Dopo due anni di guerra nulla fa sperare che si vada verso la fine del conflitto ucraino. Al contrario giungono segnali preoccupanti in senso opposto. L’uscita di Macron sull’ eventualità  di inviare contingenti militari “boots on the ground” in Ucraina scuote le cancellerie europee, l’Amministrazione Usa e la NATO.  Il diniego alla proposta francese è stato unanime, ma ciò non toglie che sussistano forti preoccupazioni sulle sorti della guerra in Ucraina e sulle capacità di difesa dei Paesi europei anche alla luce di quanto dichiarato da Trump nel caso in cui dovesse ridiventare Presidente degli USA.

Le preoccupazioni francesi, condivise da molti altri Paesi, derivano dalla constatazione che le sorti della guerra in Ucraina stanno volgendo al peggio per Zelensky e il suo esercito, con il rischio di un’ulteriore avanzata russa che potrebbe determinare un profondo sconvolgimento politico-militare nel governo di Kiev.

Immaginiamo che cosa potrebbe rappresentare per l’Ucraina e l’Europa la caduta di Odessa che continua  a costituire un obbiettivo prioritario sul quale è tornata a concentrarsi  con recenti attacchi di droni l’attenzione di Putin.

A ciò si aggiunga la possibilità che la Transnistria venga prima o poi incamerata, su sua richiesta, dalla Russia completando il quadro di accerchiamento dell’Ucraina.  Di fronte a un tale scenario l’Europa, con gli Stati Uniti sempre più distanti dalle vicende ucraine, si pone il problema  di come mettere a punto una strategia difensiva per evitare una vittoria russa che inevitabilmente segnerebbe la caduta di Zelensky e del suo governo. Per far questo tuttavia occorrono non solo adeguati armamenti altamente sofisticati, ma anche istruttori che insegnino ai soldati ucraini come usarli. La reazione di Mosca alle proposte francesi è  stata netta. L’invio ufficiale di uomini sul terreno(si sa infatti che molti volontari provenienti da vari Paesi europei  operano già nelle zone di guerra) equivarrebbe a una dichiarazione di guerra alla Russia, con tutte le conseguenze che ne deriverebbero.

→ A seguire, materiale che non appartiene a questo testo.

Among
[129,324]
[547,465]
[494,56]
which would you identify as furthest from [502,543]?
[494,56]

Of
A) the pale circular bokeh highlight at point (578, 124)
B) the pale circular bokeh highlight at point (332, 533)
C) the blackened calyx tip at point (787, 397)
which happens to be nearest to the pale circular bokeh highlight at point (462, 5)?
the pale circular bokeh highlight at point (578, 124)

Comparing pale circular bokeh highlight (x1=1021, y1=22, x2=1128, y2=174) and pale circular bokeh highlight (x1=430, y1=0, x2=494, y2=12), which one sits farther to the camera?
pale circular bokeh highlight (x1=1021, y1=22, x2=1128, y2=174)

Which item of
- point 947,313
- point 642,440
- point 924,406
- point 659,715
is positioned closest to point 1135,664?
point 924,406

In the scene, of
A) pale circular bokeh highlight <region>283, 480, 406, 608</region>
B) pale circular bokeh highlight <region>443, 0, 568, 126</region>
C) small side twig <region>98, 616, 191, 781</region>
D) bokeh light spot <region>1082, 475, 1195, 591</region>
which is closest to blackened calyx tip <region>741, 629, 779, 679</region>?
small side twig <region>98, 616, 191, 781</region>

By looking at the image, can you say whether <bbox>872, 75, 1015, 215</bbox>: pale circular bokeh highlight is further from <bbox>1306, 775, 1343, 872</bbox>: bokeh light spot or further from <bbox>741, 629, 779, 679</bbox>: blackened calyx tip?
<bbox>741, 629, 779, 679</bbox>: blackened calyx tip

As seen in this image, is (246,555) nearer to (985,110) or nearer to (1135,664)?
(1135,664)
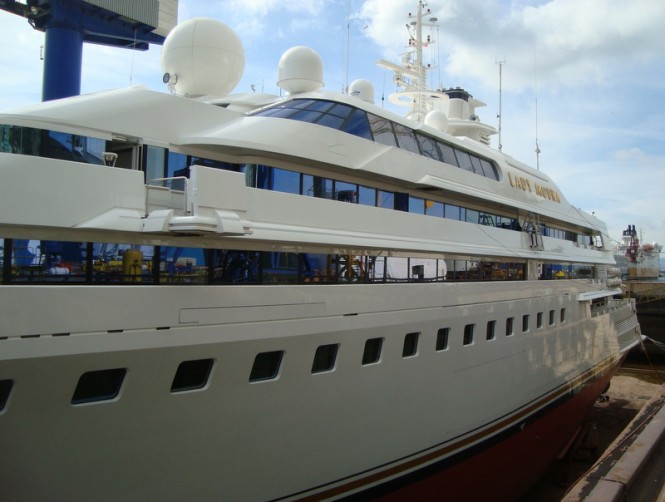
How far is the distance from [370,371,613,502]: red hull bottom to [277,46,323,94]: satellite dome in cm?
660

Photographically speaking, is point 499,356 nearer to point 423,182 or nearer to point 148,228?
point 423,182

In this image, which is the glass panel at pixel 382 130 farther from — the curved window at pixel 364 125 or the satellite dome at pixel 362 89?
the satellite dome at pixel 362 89

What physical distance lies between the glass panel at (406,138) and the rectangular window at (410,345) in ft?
10.7

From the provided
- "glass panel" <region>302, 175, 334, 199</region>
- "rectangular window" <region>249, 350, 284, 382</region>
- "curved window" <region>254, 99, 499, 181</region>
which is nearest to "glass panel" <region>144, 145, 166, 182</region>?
"glass panel" <region>302, 175, 334, 199</region>

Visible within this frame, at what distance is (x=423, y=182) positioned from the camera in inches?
334

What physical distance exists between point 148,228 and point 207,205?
1.91 ft

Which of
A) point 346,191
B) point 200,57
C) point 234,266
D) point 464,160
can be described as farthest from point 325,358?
point 464,160

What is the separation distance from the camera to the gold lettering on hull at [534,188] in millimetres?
12141

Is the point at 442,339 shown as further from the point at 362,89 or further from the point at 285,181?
the point at 362,89

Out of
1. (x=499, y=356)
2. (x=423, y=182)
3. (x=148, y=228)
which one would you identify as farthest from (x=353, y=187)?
(x=499, y=356)

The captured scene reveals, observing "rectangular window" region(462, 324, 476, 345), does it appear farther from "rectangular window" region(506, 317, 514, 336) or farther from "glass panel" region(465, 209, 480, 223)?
"glass panel" region(465, 209, 480, 223)

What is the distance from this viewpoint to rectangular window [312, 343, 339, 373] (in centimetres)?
603

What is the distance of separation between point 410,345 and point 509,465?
498 cm

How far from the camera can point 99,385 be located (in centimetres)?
441
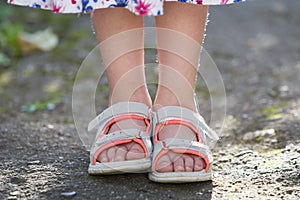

Appare sempre più chiaro che Putin di fronte al disimpegno   americano che sembra delinearsi nel Congresso  voglia testare la reale capacità e volontà  di reazione dei Paesi europei di fronte a nuove violazioni  da parte russa come potrebbe essere l’occupazione del corridoio Suwalki, un lembo di terra lungo circa 65 chilometri, che collega la Polonia con gli Stati baltici e separa la Bielorussia e la regione di Kaliningrad della Federazione Russa Le proposte di Macron, al di là di ogni considerazione sulla loro effettiva praticabilità, segnalano comunque una situazione estremamente delicata che  richiede una presa di coscienza da parte delle opinioni pubbliche con adeguati dibattiti parlamentari. Il rischio è infatti che siano intraprese  unilateralmente e senza la dovuta trasparenza iniziative suscettibili di provocare l’allargamento  del conflitto.

Ne sono un esempio gli accordi bilaterali di mutua assistenza firmati da alcuni Paesi europei, tra i quali ultimamente anche l’Italia, che potrebbero contenere clausole che comportano interventi  automatici suscettibili di  determinare uno stato di guerra  diretto con la Russia.  La provocazione di Macron dovrebbe pertanto indurre NATO  e UE a una riflessione comune per stabilire “linee rosse” credibili, oltrepassate le quali Putin si troverebbe  a dover affrontare direttamente la NATO con le drammatiche conseguenze che ne potrebbero derivare. Parallelamente, dovrebbero essere esplorate le possibilità  di congelare il conflitto su una linea del fronte accettabile per le due parti.

Data la situazione  che si è  venuta a creare sul terreno al momento attuale appare prioritario  adottare una forte strategia difensiva che impedisca ulteriori avanzate russe. Ciò  non significa abbandonare al loro destino i territori occupati illegalmente da parte russa, che la Comunità internazionale non riconoscerà mai, ma porre le basi per un percorso, che dovrebbe portare, una volta scomparso Putin e l’attuale dirigenza del Cremlino, a ridefinire un equilibrio e una nuova architettura di sicurezza in Europa.